Basic Scientists & Clinicians Find Shared Interests As Partners: UCSF, December 16, 2014

I wrote three stories for the UCSF School of Medicine home page in December about how clinical departments are increasingly hiring scientists who conduct basic research, and this collaboration is leading to greater discoveries. This story is a sidebar about the hiring process. The mainbar looks at some particularly fruitful collaborations, and another sidebar profiles Mark Ansel, the new director of UCSF’s Biomedical Sciences Program (BMS).

Basic Scientists & Clinicians Find Shared Interests As Partners

By Dan Fost

Basic scientists are finding their way into many parts of UCSF and helping clinicians better understand their patients’ diseases. In turn, basic scientists are learning from the clinicians’ experience with those patients on a day-to-day basis.

“One of the things that is awesome about UCSF is that, although we have nine basic science graduate programs, the faculty that participates in those programs spans more than 30 departments,” said Theresa O’Brien, PhD, Associate Chancellor and Associate Dean for Research Strategy for the UCSF School of Medicine.

That type of collaboration also extends into hiring. Dean Sheppard, MD, Chief of the Pulmonary, Critical Care, Allergy and Sleep division and Director of the Lung Biology Center, said his division recruits basic scientists, “but always jointly with basic science departments. These departments are a little strapped, but they have a joint interest in the scientists we want to recruit.”
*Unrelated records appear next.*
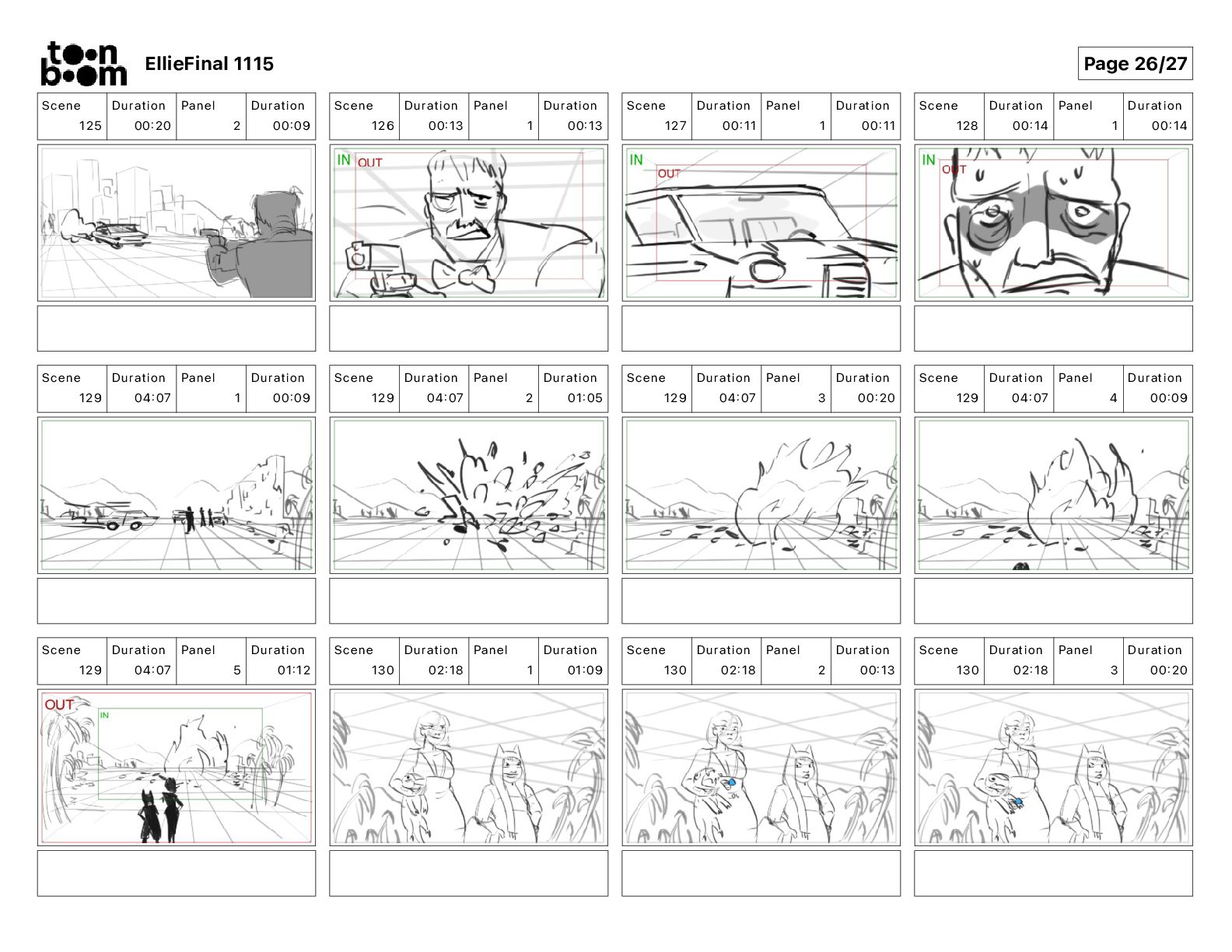 toon boom

EllieFinal 1115

Page 26/27

| Scene | Duration | Panel | Duration |
|---|---|---|---|
| 125 | 00:20 | 2 | 00:09 |

| Scene | Duration | Panel | Duration |
|---|---|---|---|
| 126 | 00:13 | 1 | 00:13 |

IN OUT

| Scene | Duration | Panel | Duration |
|---|---|---|---|
| 127 | 00:11 | 1 | 00:11 |

IN OUT

| Scene | Duration | Panel | Duration |
|---|---|---|---|
| 128 | 00:14 | 1 | 00:14 |

IN OUT

| Scene | Duration | Panel | Duration |
|---|---|---|---|
| 129 | 04:07 | 1 | 00:09 |

| Scene | Duration | Panel | Duration |
|---|---|---|---|
| 129 | 04:07 | 2 | 01:05 |

| Scene | Duration | Panel | Duration |
|---|---|---|---|
| 129 | 04:07 | 3 | 00:20 |

| Scene | Duration | Panel | Duration |
|---|---|---|---|
| 129 | 04:07 | 4 | 00:09 |

| Scene | Duration | Panel | Duration |
|---|---|---|---|
| 129 | 04:07 | 5 | 01:12 |

OUT IN

| Scene | Duration | Panel | Duration |
|---|---|---|---|
| 130 | 02:18 | 1 | 01:09 |

| Scene | Duration | Panel | Duration |
|---|---|---|---|
| 130 | 02:18 | 2 | 00:13 |

| Scene | Duration | Panel | Duration |
|---|---|---|---|
| 130 | 02:18 | 3 | 00:20 |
Sheppard cited examples including Jason Rock, PhD, in the Departments of Anatomy, Medicine and the Cardiovascular Research Institute; Christopher Allen, PhD, in the Cardiovascular Research Institute, the Department of Anatomy, the Department of Microbiology and Immunology, and the Sandler Asthma Basic Research Center; and Akiko Hata, PhD, in the Cardiovascular Research Institute.

While the trend may be on the rise, it is not especially new. Sheppard said his division has been recruiting both MD-trained and PhD-trained basic scientists for at least the 34 years that he’s been at UCSF, and one-third of the clinicians in his division are engaged in basic research. That track record “has made it easier for me to establish collaborative efforts to recruit people with the basic science departments,” he said. “It’s a winning situation for both sides.”